Asia remains in focus

Meanwhile, the primary market moved at a fairly slow clip.

Hong Kong-based shipping company Noble Group priced $350 million perpetual notes at par to yield 8½%, a market source said.

JPMorgan, RBS and Standard Chartered were the bookrunners for the Regulation S transaction, which was talked to yield in the 8½% area.

The notes are non-callable for five years, and proceeds will be used for general corporate purposes.

Also from Hong Kong, business conglomerate Sinochem Overseas Capital Co. Ltd. - a subsidiary of Sinochem Hong Kong Group Co. Ltd. - mandated Citigroup, HSBC and UBS as bookrunners for a benchmark-sized issue of 10- and 30-year dollar-denominated notes, a market source said.

A roadshow for the Rule 144A and Regulation S deal began Tuesday and will travel through Asia, Europe and the United States.

"There are too many new issues coming to keep track of," a London-based trader said.

Bonsucesso prices notes

From Latin America, Brazil-based lender Banco Bonsucesso priced $125 million 9¼% tier 2 notes due Nov. 3, 2020 at 98.409 to yield 9½%, or Treasuries plus 682.1 bps, a market source said.

Santander and Espirito Santo Investment Bank were the bookrunners for the Rule 144A and Regulation S transaction.

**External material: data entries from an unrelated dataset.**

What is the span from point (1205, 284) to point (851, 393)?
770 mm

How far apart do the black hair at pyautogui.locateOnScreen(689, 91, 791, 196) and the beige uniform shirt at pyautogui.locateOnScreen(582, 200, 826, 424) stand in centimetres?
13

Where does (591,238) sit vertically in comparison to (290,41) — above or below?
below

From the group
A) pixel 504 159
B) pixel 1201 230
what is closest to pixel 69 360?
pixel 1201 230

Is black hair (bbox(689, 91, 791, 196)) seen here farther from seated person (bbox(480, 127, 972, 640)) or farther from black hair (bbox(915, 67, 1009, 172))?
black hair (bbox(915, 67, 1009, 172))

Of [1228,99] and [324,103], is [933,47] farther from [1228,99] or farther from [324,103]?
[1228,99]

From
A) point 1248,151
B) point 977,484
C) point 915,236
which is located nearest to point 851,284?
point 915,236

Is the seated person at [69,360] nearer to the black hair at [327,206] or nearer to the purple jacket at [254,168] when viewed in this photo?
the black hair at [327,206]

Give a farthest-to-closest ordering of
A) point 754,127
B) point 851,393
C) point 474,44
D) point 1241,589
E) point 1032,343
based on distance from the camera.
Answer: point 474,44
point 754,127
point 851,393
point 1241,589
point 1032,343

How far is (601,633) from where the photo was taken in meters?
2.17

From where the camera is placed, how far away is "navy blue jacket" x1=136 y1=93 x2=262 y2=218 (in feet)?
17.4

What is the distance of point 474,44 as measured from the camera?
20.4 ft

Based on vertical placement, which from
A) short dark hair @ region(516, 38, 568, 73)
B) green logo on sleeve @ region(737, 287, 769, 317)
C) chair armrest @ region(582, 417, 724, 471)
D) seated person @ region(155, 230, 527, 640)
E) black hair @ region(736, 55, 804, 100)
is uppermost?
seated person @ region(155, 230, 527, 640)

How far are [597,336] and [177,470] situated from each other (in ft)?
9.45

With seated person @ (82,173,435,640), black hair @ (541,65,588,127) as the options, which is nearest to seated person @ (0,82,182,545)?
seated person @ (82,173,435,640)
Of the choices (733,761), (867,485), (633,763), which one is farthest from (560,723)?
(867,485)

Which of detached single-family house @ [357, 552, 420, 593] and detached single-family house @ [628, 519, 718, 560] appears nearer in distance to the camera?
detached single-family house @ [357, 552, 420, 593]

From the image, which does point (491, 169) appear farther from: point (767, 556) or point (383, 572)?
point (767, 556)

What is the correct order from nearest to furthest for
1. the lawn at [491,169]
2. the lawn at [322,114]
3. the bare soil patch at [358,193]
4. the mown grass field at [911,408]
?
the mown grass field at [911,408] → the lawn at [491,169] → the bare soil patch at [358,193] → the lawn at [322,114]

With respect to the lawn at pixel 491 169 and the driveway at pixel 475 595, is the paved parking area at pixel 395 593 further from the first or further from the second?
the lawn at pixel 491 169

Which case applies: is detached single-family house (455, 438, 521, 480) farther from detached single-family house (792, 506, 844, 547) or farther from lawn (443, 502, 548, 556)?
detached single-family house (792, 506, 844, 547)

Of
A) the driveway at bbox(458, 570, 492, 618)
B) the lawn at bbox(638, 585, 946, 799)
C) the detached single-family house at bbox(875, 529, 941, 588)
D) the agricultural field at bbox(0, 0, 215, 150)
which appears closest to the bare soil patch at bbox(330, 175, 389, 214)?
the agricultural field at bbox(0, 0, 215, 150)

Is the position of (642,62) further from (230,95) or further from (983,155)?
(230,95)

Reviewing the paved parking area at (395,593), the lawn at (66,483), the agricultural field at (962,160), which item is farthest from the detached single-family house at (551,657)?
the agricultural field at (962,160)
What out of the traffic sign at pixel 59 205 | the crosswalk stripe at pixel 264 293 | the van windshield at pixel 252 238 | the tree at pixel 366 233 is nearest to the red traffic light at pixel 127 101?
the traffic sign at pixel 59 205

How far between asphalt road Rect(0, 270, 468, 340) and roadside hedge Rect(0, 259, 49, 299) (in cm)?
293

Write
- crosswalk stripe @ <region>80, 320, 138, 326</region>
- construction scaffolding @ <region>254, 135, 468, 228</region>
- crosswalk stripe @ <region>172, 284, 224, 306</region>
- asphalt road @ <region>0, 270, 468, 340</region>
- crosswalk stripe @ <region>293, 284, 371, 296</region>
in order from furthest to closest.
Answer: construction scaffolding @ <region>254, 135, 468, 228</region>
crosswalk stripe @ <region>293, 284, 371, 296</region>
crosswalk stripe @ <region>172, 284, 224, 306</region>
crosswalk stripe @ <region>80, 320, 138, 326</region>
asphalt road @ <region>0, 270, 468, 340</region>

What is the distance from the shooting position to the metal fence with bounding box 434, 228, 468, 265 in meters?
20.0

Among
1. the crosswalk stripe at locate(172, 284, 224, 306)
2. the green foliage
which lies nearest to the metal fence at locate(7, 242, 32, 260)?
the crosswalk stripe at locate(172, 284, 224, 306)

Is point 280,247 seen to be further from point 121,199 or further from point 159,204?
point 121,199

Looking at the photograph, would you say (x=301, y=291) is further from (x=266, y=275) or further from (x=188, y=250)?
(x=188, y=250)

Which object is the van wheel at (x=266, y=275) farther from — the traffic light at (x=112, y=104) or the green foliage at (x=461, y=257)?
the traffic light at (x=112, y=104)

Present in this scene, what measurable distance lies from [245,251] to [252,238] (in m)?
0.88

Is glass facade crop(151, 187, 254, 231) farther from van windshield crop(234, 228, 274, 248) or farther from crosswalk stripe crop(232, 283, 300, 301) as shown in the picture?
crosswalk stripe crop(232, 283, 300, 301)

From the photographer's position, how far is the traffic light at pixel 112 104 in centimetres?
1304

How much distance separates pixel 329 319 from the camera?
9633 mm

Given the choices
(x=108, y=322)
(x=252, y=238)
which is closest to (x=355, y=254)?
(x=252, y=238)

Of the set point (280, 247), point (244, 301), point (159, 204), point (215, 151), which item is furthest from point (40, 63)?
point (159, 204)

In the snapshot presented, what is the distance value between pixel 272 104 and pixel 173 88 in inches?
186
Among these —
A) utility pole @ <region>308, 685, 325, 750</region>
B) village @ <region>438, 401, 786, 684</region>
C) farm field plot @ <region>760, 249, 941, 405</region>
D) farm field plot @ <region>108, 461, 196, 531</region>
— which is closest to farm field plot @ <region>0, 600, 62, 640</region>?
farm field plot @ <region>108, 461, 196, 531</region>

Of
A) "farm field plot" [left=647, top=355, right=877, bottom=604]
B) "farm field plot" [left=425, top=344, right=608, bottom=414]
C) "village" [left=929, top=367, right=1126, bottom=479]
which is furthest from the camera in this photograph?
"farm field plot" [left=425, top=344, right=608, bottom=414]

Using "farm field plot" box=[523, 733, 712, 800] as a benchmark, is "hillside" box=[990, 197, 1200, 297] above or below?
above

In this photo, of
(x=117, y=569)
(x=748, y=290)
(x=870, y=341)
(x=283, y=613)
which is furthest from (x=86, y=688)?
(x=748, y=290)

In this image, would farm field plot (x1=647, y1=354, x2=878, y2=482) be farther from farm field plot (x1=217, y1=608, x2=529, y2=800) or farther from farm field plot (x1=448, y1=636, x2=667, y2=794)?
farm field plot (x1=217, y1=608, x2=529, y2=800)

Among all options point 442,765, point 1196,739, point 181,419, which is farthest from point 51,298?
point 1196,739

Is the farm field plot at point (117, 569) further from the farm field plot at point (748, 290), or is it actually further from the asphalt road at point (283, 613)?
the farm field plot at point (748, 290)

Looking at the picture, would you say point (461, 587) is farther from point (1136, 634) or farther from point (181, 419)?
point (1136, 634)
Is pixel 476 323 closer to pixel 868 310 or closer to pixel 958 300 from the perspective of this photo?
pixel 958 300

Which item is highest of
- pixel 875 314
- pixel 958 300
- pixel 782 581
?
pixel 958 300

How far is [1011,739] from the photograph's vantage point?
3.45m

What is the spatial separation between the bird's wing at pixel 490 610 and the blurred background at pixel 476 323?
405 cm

Proceeds will be used for general corporate purposes and to increase the company's lending operations while maintaining a minimum reference stockholders' equity ratio of 15%.

Also from the region, Santiago, Chile-based telecommunications company Telefonica Moviles Chile SA mandated BBVA Securities, Citigroup and Deutsche Bank as bookrunners for a five-year dollar-denominated issue of notes that will be marketed on a roadshow starting Friday, a market source said.

The Rule 144A and Regulation S transaction is expected to launch soon after the investor meetings, which will be held in Los Angeles, London, Boston and New York.

Issuers move toward market

Latin America also saw Brazil-based energy producer Cosan Overseas Ltd.'s planned issue of $300 million perpetual bonds whispered at a yield in the 8½% area, a market source said.

Credit Suisse, Morgan Stanley and JPMorgan are the bookrunners for the Regulation S-only deal, which is non-callable for five years.

And the Argentine province of Neuquen upped the size of its planned floating-rate notes to $250 million from $200 million, a market source said.

The notes will have a maximum maturity of 10 years.

Proceeds are expected to be used for the repayment of debt, though some sources now say the funds will be used to finance infrastructure projects.

MB Petroleum plans deal

In another upcoming deal, Oman-based oilfield services company MB Petroleum Service LLC has mandated Barclays Capital, HSBC and Standard Chartered as bookrunners for a $350 million issue of senior notes that will be marketed on a roadshow starting Thursday, a market source said.

The Rule 144A and Regulation S deal is expected to launch following the investor meetings in Asia, the United Arab Emirates, Europe and the United States.

The notes will be guaranteed by parent company Mohamed Al Barwani Holding Co. LLC, MB Petroleum and other subsidiaries.